Content starts
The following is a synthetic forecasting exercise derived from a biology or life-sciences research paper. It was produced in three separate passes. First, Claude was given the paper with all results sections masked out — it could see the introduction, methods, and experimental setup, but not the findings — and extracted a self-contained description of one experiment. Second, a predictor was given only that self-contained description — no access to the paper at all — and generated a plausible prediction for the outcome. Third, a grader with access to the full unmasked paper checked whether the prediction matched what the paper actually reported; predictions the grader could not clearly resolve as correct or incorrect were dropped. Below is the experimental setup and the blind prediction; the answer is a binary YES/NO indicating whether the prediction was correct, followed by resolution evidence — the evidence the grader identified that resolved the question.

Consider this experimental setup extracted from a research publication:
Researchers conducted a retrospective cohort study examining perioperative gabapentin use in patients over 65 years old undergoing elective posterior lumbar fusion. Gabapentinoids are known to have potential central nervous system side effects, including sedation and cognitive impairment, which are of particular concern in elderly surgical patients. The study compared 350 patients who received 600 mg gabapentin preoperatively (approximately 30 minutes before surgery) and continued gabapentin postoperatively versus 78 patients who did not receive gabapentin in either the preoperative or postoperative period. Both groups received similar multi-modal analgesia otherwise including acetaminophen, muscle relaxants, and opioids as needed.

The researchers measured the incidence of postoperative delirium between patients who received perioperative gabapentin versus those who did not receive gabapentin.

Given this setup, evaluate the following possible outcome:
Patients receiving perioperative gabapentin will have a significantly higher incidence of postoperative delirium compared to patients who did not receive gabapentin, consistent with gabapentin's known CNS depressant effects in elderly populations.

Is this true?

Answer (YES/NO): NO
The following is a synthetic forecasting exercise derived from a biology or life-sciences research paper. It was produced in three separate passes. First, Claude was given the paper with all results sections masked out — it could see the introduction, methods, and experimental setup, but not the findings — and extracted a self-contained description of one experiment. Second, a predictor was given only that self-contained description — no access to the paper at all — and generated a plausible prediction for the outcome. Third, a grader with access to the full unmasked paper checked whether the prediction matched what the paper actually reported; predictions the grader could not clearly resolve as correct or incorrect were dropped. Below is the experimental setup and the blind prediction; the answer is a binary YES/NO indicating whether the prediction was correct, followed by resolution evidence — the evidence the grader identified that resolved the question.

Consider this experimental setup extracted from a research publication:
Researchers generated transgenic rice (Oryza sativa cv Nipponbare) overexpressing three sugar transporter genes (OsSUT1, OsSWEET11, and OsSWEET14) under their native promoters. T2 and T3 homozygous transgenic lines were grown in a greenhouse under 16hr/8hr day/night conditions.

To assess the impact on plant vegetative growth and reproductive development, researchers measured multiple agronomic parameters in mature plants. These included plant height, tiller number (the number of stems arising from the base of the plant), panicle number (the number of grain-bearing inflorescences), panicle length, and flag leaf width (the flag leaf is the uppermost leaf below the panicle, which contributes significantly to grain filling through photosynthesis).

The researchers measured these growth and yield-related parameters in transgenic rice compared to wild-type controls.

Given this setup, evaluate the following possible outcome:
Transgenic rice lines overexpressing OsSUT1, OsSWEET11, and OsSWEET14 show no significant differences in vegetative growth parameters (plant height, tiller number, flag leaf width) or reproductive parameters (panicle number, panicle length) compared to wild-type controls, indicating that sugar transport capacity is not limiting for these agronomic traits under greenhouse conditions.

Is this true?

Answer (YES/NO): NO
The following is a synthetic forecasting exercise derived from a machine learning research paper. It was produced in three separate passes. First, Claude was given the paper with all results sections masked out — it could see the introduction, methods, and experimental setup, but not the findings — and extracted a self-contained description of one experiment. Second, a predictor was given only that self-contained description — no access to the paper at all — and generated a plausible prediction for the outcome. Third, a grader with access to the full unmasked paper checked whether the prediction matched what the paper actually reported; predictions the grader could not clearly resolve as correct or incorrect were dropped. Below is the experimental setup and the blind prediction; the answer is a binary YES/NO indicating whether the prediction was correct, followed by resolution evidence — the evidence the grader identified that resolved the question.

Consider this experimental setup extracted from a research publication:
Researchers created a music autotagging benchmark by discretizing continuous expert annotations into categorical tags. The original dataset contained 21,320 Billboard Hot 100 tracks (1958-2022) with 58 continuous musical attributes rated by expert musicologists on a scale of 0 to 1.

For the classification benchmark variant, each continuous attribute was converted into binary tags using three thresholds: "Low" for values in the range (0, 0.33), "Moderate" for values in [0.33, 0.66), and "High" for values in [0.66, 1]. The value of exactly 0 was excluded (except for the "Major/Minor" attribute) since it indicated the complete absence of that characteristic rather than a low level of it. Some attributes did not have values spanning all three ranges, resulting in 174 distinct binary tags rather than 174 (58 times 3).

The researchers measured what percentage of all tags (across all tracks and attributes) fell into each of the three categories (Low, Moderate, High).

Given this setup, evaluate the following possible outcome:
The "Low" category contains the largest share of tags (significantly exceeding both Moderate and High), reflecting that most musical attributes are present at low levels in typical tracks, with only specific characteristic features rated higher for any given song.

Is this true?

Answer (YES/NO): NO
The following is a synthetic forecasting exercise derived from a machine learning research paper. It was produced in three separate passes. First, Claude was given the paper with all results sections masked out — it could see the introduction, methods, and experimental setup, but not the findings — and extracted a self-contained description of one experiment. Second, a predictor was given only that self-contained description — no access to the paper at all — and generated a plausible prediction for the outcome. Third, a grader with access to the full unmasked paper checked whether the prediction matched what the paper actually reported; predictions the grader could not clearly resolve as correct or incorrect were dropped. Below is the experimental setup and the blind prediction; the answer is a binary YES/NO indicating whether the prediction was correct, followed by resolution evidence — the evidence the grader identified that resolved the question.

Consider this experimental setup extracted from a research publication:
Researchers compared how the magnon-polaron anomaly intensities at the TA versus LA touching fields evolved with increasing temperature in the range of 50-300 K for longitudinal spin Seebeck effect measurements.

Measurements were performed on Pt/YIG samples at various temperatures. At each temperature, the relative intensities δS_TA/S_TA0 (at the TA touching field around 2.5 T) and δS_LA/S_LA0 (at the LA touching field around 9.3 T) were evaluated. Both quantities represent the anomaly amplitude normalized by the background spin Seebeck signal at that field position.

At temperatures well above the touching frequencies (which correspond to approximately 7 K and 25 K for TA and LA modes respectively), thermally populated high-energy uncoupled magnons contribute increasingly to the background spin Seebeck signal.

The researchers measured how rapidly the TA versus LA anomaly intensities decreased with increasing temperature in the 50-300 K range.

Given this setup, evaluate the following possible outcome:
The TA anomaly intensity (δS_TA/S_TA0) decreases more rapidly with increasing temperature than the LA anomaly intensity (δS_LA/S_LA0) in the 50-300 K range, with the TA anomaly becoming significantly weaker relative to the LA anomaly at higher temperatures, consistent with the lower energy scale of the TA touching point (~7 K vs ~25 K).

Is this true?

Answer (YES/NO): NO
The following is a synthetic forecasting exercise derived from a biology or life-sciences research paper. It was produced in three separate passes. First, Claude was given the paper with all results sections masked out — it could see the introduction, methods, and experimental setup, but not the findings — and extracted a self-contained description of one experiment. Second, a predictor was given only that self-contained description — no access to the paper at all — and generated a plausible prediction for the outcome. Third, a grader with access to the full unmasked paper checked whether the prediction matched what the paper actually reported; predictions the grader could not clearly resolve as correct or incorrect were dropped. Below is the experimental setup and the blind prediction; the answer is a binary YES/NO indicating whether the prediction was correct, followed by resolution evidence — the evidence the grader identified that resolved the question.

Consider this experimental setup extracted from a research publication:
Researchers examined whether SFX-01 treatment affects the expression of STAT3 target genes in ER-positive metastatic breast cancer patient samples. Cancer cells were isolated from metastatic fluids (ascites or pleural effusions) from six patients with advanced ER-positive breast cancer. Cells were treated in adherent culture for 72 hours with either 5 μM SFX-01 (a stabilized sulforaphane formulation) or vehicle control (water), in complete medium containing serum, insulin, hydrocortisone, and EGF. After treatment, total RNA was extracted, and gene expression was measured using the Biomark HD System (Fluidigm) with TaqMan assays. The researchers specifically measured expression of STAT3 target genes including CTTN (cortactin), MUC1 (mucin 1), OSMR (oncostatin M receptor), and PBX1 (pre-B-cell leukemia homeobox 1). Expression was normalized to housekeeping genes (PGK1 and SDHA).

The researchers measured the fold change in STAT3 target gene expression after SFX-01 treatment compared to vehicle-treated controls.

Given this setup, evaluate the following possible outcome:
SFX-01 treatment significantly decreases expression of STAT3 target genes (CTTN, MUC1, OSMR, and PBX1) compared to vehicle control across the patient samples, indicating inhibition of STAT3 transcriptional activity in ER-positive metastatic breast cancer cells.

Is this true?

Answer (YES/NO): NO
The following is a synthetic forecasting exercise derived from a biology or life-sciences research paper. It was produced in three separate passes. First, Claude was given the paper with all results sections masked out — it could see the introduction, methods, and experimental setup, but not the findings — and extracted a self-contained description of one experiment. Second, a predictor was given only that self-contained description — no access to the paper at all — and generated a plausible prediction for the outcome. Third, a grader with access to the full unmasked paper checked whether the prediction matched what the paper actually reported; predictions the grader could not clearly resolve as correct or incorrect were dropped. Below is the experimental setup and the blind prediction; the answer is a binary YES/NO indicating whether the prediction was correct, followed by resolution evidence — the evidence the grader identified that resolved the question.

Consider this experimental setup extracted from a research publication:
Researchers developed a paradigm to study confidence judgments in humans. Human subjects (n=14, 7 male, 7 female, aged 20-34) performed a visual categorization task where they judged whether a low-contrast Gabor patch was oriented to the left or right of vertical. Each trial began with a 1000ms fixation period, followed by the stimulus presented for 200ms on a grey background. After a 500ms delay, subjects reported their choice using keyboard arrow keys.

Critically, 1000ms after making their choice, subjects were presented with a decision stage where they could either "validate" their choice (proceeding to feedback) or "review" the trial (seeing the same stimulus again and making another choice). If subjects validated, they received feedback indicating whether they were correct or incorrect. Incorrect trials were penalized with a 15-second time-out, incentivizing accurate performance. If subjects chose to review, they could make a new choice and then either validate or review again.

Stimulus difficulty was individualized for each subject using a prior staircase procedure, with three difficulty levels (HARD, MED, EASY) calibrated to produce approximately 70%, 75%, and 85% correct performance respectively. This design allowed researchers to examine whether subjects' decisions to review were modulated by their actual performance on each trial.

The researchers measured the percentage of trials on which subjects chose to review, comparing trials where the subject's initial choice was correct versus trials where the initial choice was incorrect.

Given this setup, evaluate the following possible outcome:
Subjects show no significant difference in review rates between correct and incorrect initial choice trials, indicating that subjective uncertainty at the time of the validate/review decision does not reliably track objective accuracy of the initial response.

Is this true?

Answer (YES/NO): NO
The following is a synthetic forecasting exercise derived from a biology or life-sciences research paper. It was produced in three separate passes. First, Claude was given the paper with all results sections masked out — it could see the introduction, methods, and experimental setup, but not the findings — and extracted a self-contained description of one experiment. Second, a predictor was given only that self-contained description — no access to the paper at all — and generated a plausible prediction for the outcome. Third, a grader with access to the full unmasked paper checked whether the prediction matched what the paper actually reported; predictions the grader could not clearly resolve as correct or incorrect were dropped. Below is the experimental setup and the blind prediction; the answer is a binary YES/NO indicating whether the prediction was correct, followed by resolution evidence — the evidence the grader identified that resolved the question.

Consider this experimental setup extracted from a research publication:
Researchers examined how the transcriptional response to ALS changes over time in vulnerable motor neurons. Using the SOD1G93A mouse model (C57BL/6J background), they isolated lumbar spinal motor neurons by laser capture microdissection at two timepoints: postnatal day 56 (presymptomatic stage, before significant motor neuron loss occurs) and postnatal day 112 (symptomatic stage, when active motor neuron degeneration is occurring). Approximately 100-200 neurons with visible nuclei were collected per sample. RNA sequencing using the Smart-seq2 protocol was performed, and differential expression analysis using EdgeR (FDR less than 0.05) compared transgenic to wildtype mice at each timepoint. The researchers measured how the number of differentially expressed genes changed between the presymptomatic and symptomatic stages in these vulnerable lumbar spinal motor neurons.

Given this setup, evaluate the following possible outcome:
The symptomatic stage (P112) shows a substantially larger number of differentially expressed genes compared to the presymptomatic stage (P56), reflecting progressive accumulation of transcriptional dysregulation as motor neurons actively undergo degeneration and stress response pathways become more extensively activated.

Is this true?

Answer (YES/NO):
Content ends
**Work order**
Copy every line in the records above that contains the word "percentage".

**Solution for this problem**
The researchers measured what percentage of all tags (across all tracks and attributes) fell into each of the three categories (Low, Moderate, High).
The researchers measured the percentage of trials on which subjects chose to review, comparing trials where the subject's initial choice was correct versus trials where the initial choice was incorrect.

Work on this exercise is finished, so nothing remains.